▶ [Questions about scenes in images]
— Start —

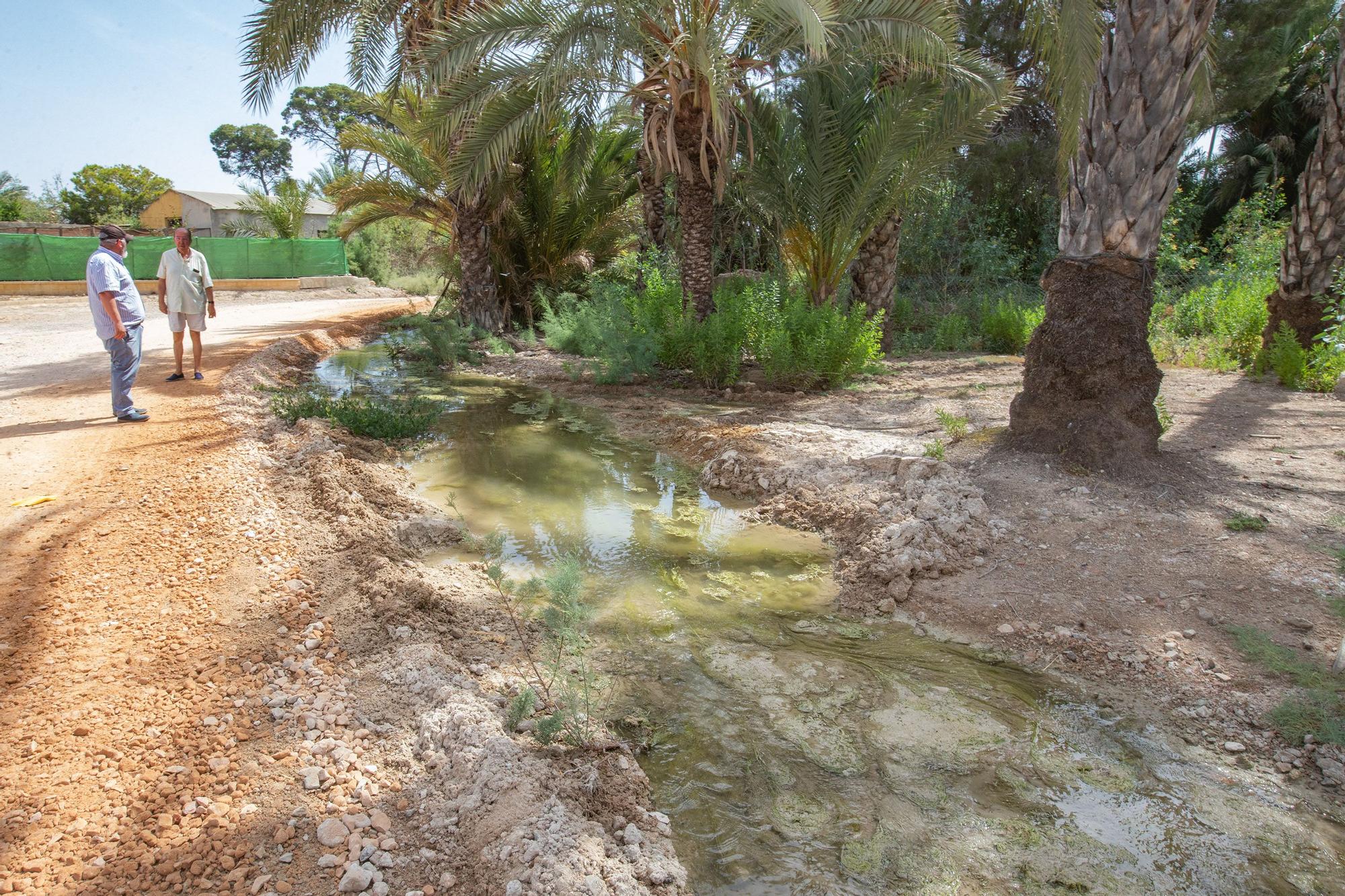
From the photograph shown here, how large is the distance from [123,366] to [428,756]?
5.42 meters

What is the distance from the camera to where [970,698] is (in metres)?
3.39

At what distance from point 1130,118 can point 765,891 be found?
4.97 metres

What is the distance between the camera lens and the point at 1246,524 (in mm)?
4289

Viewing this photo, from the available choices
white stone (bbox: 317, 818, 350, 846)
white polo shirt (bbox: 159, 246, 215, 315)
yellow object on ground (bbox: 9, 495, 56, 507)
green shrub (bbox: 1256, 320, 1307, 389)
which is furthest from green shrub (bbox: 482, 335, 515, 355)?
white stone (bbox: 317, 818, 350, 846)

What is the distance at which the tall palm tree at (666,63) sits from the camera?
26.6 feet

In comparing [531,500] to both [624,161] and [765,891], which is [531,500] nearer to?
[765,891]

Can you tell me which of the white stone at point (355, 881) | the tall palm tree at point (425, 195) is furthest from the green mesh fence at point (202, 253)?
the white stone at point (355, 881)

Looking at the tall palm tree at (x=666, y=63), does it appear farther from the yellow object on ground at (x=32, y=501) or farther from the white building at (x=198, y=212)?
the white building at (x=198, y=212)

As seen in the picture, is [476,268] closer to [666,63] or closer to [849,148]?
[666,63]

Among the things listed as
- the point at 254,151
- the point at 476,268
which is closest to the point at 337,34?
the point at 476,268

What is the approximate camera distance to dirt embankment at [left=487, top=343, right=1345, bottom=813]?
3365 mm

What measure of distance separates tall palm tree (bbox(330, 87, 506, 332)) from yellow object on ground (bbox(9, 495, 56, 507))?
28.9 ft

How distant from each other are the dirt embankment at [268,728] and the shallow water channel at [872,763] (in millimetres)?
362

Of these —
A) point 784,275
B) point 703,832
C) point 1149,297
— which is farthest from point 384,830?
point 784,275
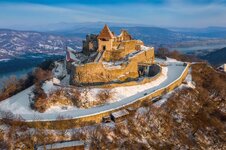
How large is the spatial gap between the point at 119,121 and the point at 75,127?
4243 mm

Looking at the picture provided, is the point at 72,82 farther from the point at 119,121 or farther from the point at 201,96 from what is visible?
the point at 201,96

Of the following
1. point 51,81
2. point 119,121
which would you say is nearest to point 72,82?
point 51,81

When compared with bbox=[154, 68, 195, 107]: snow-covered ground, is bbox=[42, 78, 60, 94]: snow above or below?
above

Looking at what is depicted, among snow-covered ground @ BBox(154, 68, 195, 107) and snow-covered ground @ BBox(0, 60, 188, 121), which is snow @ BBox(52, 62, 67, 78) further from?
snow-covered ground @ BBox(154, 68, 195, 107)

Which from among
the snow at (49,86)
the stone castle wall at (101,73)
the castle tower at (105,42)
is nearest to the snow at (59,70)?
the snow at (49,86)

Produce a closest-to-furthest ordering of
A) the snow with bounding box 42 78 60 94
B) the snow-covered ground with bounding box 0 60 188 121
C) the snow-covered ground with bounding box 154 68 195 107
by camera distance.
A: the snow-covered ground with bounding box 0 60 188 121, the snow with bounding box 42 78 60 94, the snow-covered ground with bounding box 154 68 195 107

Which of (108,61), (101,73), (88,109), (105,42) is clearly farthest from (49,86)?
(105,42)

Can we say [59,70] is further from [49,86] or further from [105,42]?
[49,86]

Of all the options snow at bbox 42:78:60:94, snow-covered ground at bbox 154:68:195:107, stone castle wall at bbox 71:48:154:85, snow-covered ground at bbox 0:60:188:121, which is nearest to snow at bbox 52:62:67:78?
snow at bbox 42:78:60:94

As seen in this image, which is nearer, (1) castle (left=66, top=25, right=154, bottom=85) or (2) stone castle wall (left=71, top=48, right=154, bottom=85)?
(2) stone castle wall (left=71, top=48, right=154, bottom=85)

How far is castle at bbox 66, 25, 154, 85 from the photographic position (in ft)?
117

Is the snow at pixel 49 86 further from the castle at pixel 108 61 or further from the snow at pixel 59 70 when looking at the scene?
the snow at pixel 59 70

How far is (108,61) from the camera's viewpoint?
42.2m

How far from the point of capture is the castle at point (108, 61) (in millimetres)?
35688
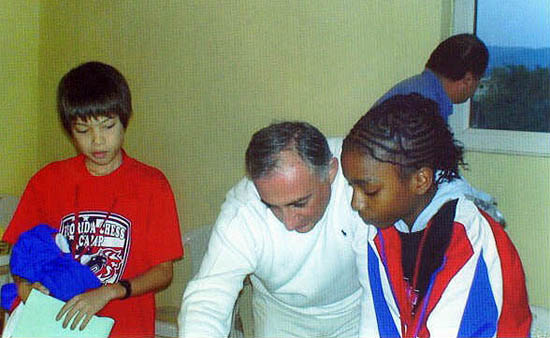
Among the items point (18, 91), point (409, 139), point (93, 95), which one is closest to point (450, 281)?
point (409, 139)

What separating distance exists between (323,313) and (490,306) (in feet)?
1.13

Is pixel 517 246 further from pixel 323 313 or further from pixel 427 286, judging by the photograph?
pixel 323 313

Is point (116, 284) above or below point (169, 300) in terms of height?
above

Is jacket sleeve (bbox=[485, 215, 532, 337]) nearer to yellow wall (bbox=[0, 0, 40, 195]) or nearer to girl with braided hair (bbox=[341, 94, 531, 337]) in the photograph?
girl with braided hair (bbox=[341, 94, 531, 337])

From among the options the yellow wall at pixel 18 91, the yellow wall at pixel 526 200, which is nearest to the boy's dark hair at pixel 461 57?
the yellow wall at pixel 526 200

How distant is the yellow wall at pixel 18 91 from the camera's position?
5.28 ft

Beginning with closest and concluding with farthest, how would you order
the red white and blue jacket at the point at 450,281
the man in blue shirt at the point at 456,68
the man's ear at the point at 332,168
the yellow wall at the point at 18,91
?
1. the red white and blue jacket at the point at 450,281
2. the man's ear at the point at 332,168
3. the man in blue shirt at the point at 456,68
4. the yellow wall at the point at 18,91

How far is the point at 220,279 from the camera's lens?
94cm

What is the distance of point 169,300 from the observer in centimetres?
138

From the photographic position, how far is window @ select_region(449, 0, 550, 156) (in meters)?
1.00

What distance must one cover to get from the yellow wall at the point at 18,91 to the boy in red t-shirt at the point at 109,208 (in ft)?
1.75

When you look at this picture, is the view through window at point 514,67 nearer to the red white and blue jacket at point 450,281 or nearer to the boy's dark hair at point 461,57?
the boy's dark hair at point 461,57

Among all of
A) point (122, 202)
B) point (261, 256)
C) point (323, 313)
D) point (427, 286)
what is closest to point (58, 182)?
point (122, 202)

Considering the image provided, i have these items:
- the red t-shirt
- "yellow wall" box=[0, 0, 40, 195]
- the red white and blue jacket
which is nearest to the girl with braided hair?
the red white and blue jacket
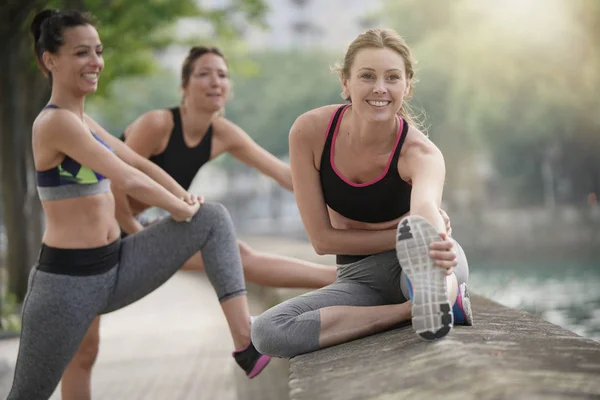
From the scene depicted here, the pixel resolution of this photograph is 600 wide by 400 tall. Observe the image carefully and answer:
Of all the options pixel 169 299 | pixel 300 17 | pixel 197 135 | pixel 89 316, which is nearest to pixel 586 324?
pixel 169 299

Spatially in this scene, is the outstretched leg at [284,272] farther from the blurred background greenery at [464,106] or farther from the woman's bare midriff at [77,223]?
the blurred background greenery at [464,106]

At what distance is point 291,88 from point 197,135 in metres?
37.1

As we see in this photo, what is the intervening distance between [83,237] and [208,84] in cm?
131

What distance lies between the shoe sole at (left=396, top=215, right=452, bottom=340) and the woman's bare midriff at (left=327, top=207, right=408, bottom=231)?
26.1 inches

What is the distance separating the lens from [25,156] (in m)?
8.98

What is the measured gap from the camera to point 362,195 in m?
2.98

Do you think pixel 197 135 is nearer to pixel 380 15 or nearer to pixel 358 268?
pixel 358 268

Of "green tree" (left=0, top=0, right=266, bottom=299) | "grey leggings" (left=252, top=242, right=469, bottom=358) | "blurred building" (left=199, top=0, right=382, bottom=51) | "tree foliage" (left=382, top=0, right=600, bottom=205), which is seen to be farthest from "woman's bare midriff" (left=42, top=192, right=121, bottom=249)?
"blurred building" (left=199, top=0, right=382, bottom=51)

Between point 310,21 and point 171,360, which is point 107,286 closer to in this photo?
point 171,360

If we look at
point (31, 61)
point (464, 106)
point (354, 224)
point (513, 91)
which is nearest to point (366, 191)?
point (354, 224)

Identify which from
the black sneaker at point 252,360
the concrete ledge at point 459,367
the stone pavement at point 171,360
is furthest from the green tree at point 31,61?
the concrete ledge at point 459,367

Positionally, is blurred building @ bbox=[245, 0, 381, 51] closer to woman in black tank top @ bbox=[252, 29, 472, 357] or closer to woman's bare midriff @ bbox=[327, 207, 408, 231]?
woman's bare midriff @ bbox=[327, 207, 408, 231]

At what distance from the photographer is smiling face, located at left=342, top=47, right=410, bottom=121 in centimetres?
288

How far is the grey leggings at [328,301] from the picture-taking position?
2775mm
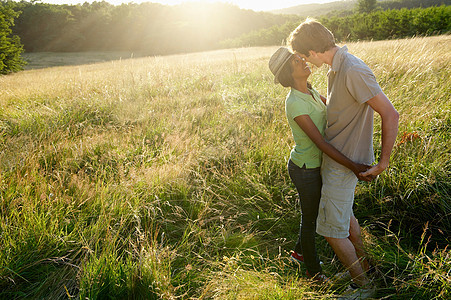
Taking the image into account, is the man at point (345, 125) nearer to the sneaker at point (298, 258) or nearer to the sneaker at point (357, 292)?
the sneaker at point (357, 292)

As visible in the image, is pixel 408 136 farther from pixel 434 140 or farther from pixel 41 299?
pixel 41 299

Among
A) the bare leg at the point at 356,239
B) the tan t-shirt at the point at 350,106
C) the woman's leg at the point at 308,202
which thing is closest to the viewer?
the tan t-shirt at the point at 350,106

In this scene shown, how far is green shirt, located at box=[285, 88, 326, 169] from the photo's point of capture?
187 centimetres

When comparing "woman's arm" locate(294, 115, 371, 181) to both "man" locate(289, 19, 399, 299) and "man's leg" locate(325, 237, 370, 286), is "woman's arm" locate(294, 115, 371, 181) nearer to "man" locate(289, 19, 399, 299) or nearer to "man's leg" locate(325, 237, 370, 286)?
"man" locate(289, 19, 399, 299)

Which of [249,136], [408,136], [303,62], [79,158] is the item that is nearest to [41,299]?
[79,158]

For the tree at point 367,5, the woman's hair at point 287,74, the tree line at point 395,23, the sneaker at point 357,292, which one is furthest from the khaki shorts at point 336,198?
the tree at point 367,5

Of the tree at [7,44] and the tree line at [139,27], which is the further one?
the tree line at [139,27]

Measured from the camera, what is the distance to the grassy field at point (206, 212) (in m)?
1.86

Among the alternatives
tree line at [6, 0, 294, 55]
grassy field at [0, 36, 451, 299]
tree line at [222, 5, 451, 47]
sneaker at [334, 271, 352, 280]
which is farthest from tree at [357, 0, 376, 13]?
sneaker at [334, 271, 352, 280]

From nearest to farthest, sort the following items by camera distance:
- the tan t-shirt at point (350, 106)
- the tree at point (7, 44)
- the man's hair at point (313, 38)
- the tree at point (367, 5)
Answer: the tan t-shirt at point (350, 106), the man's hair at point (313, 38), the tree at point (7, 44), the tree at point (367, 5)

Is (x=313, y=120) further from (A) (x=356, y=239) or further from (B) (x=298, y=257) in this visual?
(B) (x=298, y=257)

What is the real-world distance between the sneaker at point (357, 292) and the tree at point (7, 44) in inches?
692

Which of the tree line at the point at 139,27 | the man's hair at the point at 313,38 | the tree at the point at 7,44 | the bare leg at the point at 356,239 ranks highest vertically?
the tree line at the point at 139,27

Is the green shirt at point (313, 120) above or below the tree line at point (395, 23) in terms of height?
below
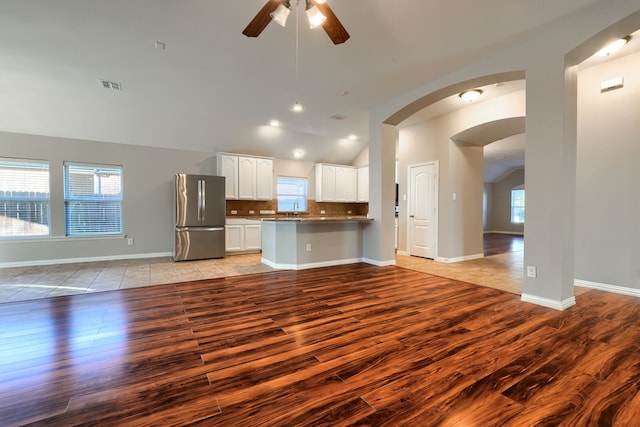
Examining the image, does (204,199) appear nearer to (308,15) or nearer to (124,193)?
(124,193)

— End —

▶ [Written request] Rewrite the data starting at the line containing "Which of the tree" and ending at the end of the data, replacing "nearer" with "closer" and leaving all else unchanged. Leave out the pictures.

▶ [Result of this exercise]
Which of the tree line at the point at 139,27 | the man's hair at the point at 313,38 | the tree at the point at 7,44 | the bare leg at the point at 356,239 ranks highest vertically?
the tree line at the point at 139,27

Is the green shirt at point (313, 120) above or below the tree line at point (395, 23) in terms of height?
below
Examining the image, does (204,199) appear closer to (308,15) or closer to (124,193)?
(124,193)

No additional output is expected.